また、コンサルタントは管理組合の意向を汲み取り、施工会社に伝えるパイプ役となります。担当者の人柄やコミュニケーション能力、管理組合との相性も重要なポイントとなるでしょう。

コンサルタントによる不正を防ぐには?

不正

いくら過去実績や資格の有無をチェックしても、不適切コンサルタントか見極めるのは難しいもの。そのため、以降で紹介する不正を防ぐ方法についても確認しておきましょう。

【不正防止策1】多くの住民が大規模修繕に関わる

たくさんの人の目を通して見れば、それだけ不正を見抜ける確率が上がります。管理会社やコンサルタントに丸投げせず、ぜひ多くの住民が積極的に大規模修繕に関わりましょう。

また、大規模マンションではコンサルタントとは別に第三者の一級建築士・マンション管理士がセカンドオピニオンとして採用されるケースもあります。

【不正防止策2】部分的なサポートのみ依頼する

大規模修繕の前・中・後で発生するすべての業務を、コンサルタントに任せる必要はありません。

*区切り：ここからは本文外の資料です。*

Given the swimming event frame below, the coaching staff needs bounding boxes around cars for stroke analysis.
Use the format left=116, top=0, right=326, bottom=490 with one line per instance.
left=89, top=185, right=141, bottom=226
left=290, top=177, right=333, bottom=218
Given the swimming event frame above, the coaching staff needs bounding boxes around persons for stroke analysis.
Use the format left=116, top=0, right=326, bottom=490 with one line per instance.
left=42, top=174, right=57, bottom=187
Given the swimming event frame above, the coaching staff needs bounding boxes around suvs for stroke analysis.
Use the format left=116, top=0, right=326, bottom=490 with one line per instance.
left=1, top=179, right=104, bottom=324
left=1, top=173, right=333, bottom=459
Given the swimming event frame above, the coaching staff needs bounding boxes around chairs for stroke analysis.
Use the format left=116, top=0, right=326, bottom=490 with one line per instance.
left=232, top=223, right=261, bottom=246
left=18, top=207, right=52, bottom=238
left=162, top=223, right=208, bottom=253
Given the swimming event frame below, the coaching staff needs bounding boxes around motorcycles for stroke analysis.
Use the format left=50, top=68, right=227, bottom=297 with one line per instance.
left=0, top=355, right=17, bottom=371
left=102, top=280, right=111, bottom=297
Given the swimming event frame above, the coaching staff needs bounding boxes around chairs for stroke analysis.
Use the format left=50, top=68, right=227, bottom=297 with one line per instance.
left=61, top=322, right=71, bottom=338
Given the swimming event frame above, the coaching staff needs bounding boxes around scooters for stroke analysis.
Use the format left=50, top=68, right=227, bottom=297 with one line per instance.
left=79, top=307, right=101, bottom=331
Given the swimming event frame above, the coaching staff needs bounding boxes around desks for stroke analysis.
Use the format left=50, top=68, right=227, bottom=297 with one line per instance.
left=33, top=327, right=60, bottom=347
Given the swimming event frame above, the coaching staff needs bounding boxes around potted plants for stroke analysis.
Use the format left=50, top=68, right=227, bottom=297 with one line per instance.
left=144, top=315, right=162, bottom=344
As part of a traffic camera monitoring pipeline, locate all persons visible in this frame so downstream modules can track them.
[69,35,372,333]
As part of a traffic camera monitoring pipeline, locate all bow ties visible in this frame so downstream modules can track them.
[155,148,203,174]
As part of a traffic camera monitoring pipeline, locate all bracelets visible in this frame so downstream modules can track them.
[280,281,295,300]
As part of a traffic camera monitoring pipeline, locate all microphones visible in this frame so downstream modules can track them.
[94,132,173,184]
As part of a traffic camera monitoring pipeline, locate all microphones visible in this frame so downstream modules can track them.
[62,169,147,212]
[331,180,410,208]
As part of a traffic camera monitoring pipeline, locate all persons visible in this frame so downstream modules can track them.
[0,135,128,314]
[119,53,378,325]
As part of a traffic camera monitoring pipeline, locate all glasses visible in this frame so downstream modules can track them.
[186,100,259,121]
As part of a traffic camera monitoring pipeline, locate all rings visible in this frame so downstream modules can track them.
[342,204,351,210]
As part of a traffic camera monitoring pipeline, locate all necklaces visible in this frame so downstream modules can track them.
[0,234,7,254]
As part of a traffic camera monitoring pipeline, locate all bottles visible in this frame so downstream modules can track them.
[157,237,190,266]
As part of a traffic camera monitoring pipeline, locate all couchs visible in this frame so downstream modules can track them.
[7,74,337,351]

「施工会社選定だけサポートを頼む」「工事の品質チェックだけしてもらう」など、本当に必要な業務のみ依頼する方法もあります。業務をすべて一社に任せる場合に比べ、不正は起こりにくいといえるでしょう。

【不正防止策3】プロポーザル方式を選択する

プロポーザル方式とは見積もりに参加する施工会社がそれぞれ建物の状態を確認し、工事内容と見積もりを提案する方法です。設計書を作成せずに、各社からさまざまな工法を提案してもらえるうえ、正当な価格競争が起きやすいといわれています。

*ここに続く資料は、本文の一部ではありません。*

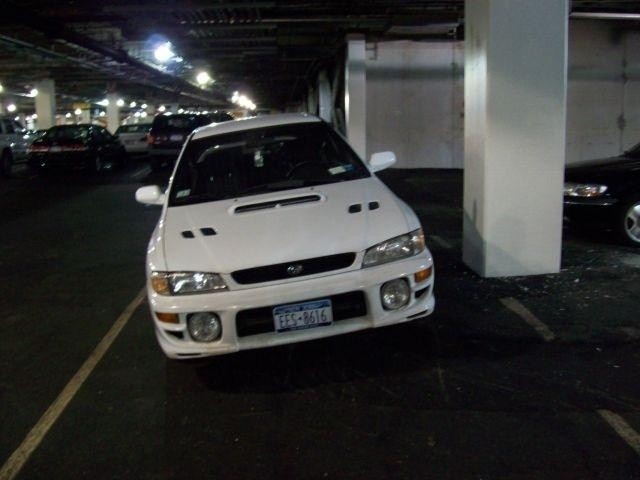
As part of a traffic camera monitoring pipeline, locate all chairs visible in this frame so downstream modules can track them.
[190,156,247,197]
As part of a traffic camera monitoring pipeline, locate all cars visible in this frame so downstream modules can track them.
[564,141,640,251]
[133,114,436,360]
[1,111,235,179]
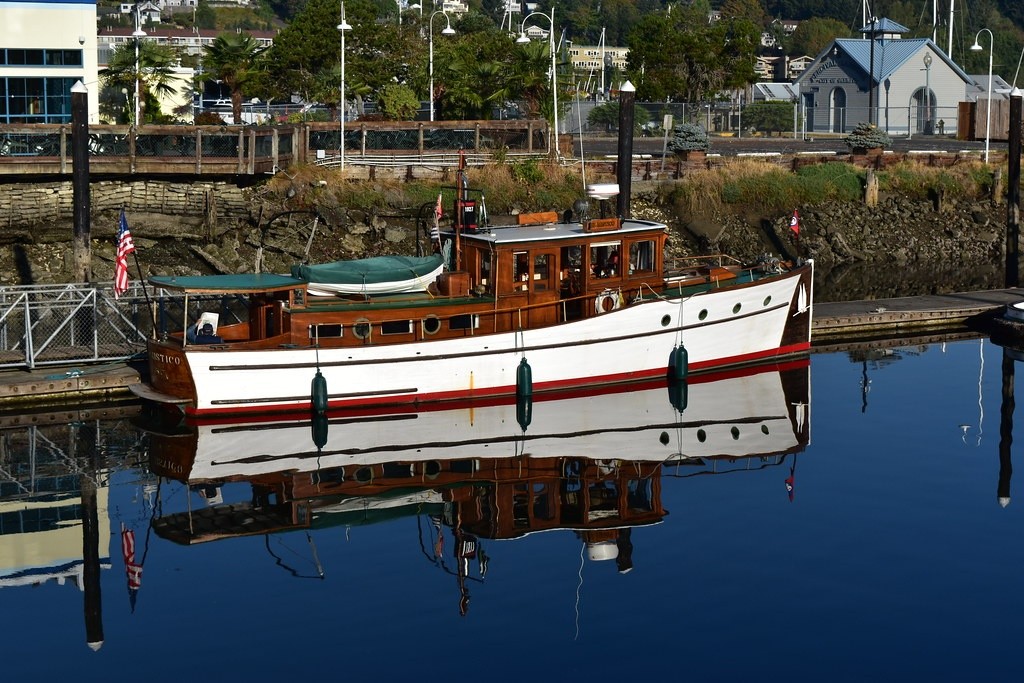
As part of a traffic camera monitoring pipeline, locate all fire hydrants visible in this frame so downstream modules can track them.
[936,119,944,136]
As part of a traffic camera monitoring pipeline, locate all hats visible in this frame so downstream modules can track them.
[202,323,213,336]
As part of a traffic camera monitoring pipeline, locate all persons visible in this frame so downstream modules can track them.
[186,319,225,345]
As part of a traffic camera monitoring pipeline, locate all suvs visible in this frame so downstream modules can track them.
[211,104,272,126]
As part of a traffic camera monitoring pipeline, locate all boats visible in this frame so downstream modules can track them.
[1004,300,1024,320]
[137,356,813,614]
[126,79,815,419]
[291,253,445,296]
[309,488,443,531]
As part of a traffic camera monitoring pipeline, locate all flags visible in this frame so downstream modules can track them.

デメリットは、施工会社の選定に時間と手間がかかる点。不正リスクと手間とを天秤にかけ、どの方式を採用するか選ぶと良いでしょう。

不正リスクを頭に入れて慎重な業者選定を!

コンサルタントは、中立的な立場から大規模修繕工事をサポートしてくれます。とはいえ不正を行う業者もなかには存在するため、過去実績などを確認し、慎重に業者は選びましょう。

特に大規模修繕では、大きなお金が動きます。不正に対する厳しい目を持ち、多くの住民が修繕工事に関わることが大切です。